Suzanne spent the next decade learning the new range of competitions within the Quarter Horse circuit, to figure out which was best suited for her. From there she invested in a nice horse and training program, and the rest was history. While there are a lot of individual disciplines within the industry, she has decided to mainly focus her time in the performance side of the discipline. So much so that she even developed a small Quarter Horse breeding program.   

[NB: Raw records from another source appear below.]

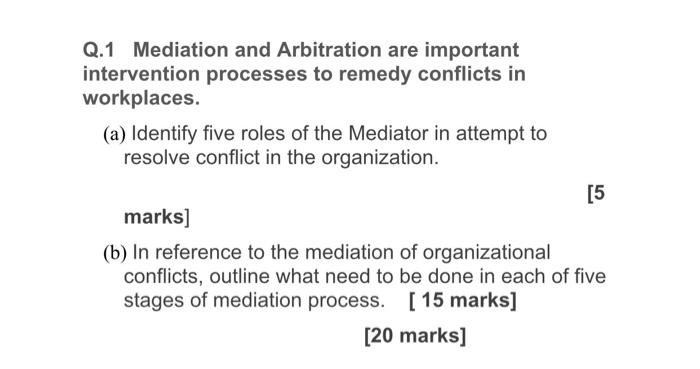 Q.1 Mediation and Arbitration are important intervention processes to remedy conflicts in workplaces.

(a) Identify five roles of the Mediator in attempt to resolve conflict in the organization.

[5 marks]

(b) In reference to the mediation of organizational conflicts, outline what need to be done in each of five stages of mediation process. [ 15 marks]

[20 marks]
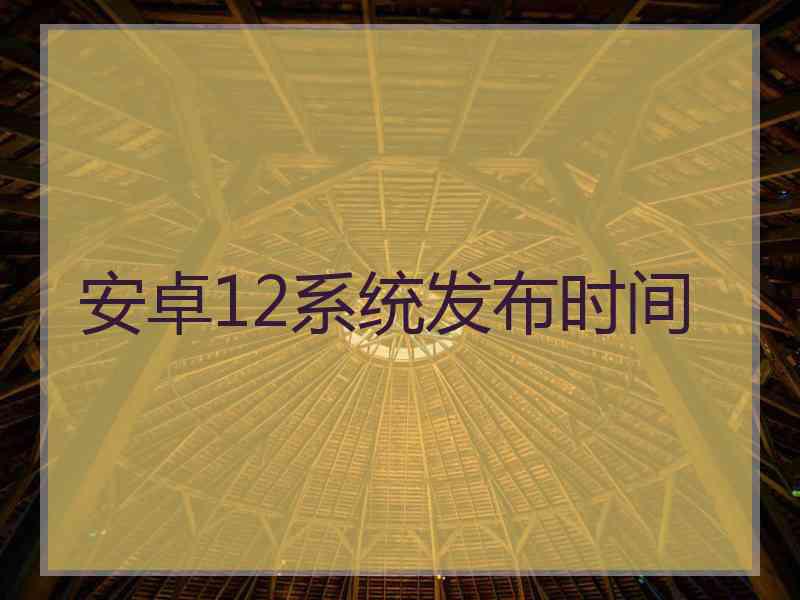 安卓12系统发布时间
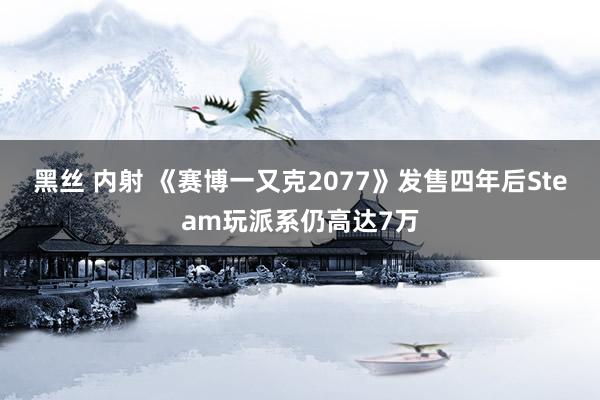 黑丝 内射 《赛博一又克2077》发售四年后Steam玩派系仍高达7万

When asked about showing and owning within the AQHA, Suzanne states that, “unlike in the Hunter/Jumper world, what’s unique about AQHA shows is that if you show as an amateur, you have to also own the horse that you show. The only example of when this is not the case is in the professional, open classes. Because of this, I show as both the owner and rider of my horses. The AQHA is a huge association that is super strong, and does a good job at supporting the professionals and amateurs. Their judges have to go through an extensive training and filtering process that keeps things in check. It’s just really different from the USEF, which is more of an umbrella association, rather than a breed association. They do a lot to support and promote that breed, which you don’t get elsewhere. The breeders also have a support system in AQHA, and there is a healthy market for younger horses. That way, people have a reason to keep buying and breeding. There are some parts that are not for me, but it’s like that within every part of the horse industry.”   

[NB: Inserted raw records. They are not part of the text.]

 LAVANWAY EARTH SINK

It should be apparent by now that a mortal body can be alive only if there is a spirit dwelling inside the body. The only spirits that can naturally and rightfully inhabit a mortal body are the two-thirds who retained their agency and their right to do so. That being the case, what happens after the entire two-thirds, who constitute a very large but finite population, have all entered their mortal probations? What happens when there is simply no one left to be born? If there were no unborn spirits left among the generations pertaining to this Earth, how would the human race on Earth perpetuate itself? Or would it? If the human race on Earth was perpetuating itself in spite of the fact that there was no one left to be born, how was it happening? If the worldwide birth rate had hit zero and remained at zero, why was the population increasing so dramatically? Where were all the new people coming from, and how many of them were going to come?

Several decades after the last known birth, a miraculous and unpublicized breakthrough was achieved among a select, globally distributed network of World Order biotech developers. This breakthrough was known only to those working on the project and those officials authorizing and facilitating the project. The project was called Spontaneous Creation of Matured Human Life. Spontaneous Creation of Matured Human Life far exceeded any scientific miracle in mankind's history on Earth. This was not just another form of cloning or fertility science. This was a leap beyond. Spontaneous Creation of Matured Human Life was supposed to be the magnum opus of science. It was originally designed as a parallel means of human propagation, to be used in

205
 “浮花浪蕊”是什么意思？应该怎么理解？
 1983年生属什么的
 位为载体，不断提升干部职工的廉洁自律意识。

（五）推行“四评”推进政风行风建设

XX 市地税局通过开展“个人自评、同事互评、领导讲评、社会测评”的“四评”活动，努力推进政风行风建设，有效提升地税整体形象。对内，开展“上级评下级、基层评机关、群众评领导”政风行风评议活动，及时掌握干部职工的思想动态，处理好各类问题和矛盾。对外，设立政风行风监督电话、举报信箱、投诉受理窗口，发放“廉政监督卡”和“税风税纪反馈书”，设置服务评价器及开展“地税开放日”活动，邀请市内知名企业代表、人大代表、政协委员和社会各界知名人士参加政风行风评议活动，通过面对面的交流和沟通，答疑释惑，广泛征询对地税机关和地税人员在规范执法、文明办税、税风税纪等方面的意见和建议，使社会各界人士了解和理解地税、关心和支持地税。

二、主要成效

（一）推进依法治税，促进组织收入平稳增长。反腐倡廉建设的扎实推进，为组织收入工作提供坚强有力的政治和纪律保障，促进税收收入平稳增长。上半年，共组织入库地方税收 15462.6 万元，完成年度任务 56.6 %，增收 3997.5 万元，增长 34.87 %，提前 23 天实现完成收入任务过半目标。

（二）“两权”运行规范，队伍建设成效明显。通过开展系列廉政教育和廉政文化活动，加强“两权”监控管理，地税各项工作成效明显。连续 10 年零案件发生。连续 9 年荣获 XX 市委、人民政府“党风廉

It wasn’t just the love of the sport that kept Suzanne involved with Quarter Horses; it was the love of the breed itself. According to her, “most of them are so good-minded, and they really are typically a very easy-going, trainable, and quiet-natured horse. That’s not always the case, but for the most part, that is what they are known for.” Back in her Hunter/Jumper days, Suzanne showed a Quarter Horse, who she said, “wasn’t flashy, or the best jumper, but was reliable.” This reliability is what she fell in love with.  

Other than Quarter Horses, Suzanne also mentioned dipping her toes into the Hackney Pony world with her son, having fun helping run the Saddlebred show circuit. Despite this, she is always still drawn back to Quarter Horses.   

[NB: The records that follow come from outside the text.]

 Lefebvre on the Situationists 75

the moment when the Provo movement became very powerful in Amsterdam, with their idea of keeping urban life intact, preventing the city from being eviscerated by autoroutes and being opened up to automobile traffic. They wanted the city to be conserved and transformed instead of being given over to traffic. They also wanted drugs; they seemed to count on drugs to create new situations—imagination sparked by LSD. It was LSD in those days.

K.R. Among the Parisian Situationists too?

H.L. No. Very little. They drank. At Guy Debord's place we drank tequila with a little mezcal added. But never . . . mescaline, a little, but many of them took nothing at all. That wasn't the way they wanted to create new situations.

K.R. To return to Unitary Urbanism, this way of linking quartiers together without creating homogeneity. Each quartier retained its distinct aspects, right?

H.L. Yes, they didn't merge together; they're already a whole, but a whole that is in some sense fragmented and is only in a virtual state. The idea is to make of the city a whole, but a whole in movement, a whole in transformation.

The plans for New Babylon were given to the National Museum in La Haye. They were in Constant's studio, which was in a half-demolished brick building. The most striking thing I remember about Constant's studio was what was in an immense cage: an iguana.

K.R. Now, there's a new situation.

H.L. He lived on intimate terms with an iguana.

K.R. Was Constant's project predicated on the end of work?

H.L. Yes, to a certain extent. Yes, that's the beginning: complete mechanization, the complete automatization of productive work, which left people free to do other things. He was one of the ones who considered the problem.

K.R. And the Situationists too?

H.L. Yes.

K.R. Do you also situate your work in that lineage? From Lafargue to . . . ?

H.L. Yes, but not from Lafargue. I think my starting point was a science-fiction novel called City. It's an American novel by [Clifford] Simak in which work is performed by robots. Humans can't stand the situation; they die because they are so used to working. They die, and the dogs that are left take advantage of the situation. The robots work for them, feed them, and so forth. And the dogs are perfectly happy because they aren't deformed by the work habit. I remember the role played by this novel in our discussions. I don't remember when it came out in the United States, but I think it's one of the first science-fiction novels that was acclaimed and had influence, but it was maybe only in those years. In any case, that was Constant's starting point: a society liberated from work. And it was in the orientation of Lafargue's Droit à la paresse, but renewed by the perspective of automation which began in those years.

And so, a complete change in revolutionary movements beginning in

Aside from her Quarter Horses, Suzanne also runs a separate horse business with her husband. Based in Williamson County, TN, they both work as horse show suppliers and producers. Ranging from show jumps to portable stalls, they serve shows and fairgrounds of all disciplines, all over the country. Until last year, they produced the Kentucky National Show in Lexington, but have since sold it to Split Rock Jumping.   

As for the future, Suzanne would really like to keep showing as long as she feels comfortable. She believes that she would not like to be a trail or pleasure rider, as she loves to compete. Her goal is to continue her riding career into the “Super Select” division at AQHA shows, which is age 70 and above. To her, Quarter Horses are a life-long commitment.